TASKS TO PERFORM.
a – Using the passage on signal reflection, explain why impedance discontinuities lead to attenuation, distortion, standing waves and ringing.
b – Answer these questions from the passage on signal reflection:
(i) Which two transmission media does it give as examples?
(ii) Which elements in digital circuits may ringing trigger unintentionally?
(iii) What makes the reflection effect worse?
c – Turn the paragraph of the passage on signal reflection that begins "Ringing, which can be due to signal reflection" into a bulleted list, keeping its main facts.

Ringing, which can be due to signal reflection, is undesirable because it causes extra current to flow, thereby wasting energy and causing extra heating of the components. It can also cause unwanted electromagnetic radiation to be emitted, it can delay arrival at a desired final state and it may cause unwanted triggering of bistable elements in digital circuits;

• reflection occurs when part of a signal transmitted along a transmission medium, such as a copper cable or an optical fibre is reflected back. This happens because imperfections in the cable cause impedance mismatches and non-linear changes in the cable characteristics that can cause some of the transmitted signal to be reflected.

Impedance discontinuities cause attenuation, distortion, standing waves, ringing and other effects because a portion of a transmitted signal will be reflected back to the transmitting device rather than continuing to the receiver, much like an echo. This effect is compounded if multiple discontinuities cause additional portions of the remaining signal to be reflected back to the transmitter.

Data items:

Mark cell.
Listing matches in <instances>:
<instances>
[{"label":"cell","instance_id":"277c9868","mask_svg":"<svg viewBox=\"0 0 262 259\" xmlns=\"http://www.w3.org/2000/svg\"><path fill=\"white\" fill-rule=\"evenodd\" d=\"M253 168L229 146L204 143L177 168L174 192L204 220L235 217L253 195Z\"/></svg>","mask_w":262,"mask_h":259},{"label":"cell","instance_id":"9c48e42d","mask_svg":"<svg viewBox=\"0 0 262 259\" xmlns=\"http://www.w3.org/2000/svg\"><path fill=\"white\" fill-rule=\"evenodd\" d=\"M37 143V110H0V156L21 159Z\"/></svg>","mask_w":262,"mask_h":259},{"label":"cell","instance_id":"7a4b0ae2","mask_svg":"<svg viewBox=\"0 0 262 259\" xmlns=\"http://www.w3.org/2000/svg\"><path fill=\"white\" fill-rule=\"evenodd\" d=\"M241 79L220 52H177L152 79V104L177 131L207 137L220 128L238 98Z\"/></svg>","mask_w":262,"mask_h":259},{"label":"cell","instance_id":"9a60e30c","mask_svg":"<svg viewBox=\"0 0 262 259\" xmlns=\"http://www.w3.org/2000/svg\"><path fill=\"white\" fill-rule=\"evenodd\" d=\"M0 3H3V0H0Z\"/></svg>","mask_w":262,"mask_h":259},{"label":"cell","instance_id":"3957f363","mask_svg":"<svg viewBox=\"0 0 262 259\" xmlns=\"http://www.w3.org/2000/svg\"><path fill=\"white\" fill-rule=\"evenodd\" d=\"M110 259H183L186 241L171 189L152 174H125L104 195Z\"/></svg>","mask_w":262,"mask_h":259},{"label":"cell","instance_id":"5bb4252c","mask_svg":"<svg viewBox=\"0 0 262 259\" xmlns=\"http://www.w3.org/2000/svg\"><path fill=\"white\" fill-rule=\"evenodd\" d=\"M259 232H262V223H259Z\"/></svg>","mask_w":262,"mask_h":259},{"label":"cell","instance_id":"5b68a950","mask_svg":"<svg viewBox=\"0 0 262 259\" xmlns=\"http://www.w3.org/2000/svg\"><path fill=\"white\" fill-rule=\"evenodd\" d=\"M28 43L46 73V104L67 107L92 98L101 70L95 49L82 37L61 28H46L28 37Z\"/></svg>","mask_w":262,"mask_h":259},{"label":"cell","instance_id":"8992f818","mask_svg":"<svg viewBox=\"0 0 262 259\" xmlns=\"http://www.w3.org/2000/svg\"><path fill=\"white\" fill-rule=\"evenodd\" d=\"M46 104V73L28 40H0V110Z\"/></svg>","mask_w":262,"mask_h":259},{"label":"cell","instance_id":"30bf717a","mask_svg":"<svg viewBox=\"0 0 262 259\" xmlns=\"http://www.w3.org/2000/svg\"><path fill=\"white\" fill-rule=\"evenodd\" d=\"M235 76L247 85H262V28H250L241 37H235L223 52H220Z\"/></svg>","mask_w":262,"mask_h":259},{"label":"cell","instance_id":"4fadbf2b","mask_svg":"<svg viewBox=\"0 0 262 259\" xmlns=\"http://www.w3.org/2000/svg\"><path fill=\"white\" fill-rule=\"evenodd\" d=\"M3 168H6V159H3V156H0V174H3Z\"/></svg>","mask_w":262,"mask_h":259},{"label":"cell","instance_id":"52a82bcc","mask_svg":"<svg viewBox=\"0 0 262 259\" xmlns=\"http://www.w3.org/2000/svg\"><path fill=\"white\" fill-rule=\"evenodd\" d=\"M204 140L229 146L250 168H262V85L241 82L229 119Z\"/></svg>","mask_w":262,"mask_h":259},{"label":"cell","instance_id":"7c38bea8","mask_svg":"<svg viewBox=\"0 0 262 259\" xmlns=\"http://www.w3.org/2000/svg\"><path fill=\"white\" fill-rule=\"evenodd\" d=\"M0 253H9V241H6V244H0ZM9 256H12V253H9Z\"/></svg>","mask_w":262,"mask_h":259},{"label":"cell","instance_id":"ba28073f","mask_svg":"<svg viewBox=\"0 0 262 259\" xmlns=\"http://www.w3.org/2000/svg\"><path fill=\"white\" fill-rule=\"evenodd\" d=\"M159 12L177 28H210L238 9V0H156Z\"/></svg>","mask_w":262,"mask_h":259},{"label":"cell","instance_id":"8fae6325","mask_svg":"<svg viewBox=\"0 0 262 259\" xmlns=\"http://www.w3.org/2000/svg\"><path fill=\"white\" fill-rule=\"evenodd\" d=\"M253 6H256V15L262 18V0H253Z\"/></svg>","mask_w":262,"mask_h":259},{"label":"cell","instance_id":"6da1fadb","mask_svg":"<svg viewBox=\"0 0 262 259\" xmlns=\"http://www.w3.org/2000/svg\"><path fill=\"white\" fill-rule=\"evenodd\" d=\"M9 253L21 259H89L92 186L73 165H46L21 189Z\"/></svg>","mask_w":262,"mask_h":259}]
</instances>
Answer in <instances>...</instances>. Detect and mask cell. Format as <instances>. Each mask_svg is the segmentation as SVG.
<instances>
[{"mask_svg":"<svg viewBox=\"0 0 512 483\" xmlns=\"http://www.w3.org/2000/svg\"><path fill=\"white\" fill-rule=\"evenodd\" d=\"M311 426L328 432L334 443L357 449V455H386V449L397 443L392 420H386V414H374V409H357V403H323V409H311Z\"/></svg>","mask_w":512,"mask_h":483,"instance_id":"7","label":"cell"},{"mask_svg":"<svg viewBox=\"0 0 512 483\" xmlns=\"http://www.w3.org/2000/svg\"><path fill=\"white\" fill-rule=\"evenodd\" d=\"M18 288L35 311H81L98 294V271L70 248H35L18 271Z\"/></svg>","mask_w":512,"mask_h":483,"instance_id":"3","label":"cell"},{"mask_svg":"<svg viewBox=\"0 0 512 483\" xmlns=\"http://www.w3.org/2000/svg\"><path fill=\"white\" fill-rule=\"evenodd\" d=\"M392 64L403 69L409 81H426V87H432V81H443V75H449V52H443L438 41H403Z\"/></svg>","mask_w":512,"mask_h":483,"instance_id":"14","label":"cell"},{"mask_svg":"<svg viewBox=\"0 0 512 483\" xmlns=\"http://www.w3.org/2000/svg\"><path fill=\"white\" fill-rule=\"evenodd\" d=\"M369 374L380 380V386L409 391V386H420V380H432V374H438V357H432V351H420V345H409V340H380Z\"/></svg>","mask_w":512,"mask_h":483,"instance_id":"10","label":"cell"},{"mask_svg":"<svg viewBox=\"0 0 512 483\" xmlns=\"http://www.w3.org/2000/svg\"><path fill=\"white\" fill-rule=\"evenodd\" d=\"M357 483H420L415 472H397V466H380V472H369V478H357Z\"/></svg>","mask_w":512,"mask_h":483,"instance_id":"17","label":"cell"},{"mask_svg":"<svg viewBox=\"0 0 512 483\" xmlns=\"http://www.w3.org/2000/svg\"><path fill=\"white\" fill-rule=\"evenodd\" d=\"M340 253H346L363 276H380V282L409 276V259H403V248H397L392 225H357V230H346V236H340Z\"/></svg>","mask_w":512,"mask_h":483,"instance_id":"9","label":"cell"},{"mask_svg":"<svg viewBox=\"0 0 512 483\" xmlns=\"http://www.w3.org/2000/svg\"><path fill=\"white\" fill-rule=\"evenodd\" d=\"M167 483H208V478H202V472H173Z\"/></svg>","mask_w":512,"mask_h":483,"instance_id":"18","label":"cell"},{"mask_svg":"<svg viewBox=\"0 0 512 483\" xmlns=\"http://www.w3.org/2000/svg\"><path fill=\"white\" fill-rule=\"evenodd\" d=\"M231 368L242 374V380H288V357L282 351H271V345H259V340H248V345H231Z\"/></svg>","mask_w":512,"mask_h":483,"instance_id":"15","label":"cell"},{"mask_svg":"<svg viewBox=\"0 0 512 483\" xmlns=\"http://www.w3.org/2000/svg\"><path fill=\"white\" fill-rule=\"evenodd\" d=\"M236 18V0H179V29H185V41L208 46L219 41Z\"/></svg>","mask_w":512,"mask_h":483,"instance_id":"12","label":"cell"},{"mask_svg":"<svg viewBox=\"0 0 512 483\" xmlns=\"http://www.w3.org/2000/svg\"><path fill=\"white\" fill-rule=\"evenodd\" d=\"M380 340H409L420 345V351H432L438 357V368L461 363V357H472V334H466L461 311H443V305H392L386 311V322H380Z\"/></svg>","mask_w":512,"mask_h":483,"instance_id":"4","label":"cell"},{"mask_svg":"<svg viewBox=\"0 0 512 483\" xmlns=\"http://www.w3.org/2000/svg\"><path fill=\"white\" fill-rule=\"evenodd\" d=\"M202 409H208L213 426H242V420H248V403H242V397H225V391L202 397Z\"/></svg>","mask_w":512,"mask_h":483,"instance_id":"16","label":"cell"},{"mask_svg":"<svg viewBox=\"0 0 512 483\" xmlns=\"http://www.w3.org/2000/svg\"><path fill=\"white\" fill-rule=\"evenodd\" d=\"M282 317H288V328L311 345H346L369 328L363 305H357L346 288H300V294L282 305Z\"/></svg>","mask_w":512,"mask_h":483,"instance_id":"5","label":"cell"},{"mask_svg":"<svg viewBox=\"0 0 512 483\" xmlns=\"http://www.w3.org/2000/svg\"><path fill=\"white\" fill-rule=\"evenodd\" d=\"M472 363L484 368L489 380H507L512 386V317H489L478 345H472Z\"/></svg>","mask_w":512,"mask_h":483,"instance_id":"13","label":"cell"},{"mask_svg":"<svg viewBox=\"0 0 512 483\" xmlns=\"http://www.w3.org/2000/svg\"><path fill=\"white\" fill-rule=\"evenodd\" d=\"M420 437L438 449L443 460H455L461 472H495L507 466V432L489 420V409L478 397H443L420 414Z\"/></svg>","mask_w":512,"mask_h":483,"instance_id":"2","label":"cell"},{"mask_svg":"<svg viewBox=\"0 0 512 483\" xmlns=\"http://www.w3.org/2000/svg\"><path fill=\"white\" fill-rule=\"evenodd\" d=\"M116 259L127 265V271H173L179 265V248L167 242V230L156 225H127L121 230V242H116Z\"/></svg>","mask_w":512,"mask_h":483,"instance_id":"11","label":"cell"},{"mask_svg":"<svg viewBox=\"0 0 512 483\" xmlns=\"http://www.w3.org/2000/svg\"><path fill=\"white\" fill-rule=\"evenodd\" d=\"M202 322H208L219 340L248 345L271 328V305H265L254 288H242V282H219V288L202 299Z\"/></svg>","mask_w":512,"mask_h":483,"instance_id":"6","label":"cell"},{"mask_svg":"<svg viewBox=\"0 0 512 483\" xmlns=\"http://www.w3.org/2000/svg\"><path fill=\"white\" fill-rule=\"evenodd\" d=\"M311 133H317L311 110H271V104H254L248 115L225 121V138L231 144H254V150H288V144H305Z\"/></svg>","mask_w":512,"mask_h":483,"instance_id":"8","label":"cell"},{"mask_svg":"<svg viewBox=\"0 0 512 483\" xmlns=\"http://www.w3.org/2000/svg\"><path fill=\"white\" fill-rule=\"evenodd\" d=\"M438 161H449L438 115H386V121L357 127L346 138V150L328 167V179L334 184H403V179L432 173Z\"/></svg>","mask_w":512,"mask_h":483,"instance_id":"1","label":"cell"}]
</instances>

WRITTEN ANSWERS.
a – At an impedance discontinuity, part of the transmitted signal is reflected back toward the transmitting device instead of continuing on to the receiver, much like an echo. When there are several discontinuities, each reflects a further portion of the remaining signal back to the transmitter, which compounds the effect.

b –
(i) A copper cable and an optical fibre.
(ii) Bistable elements.
(iii) Multiple discontinuities, each reflecting additional portions of the remaining signal back to the transmitter.

c –
- Ringing can be caused by signal reflection.
- It drives extra current, which wastes energy and heats components.
- It can emit unwanted electromagnetic radiation.
- It can delay reaching the desired final state.
- It may trigger bistable elements in digital circuits unintentionally.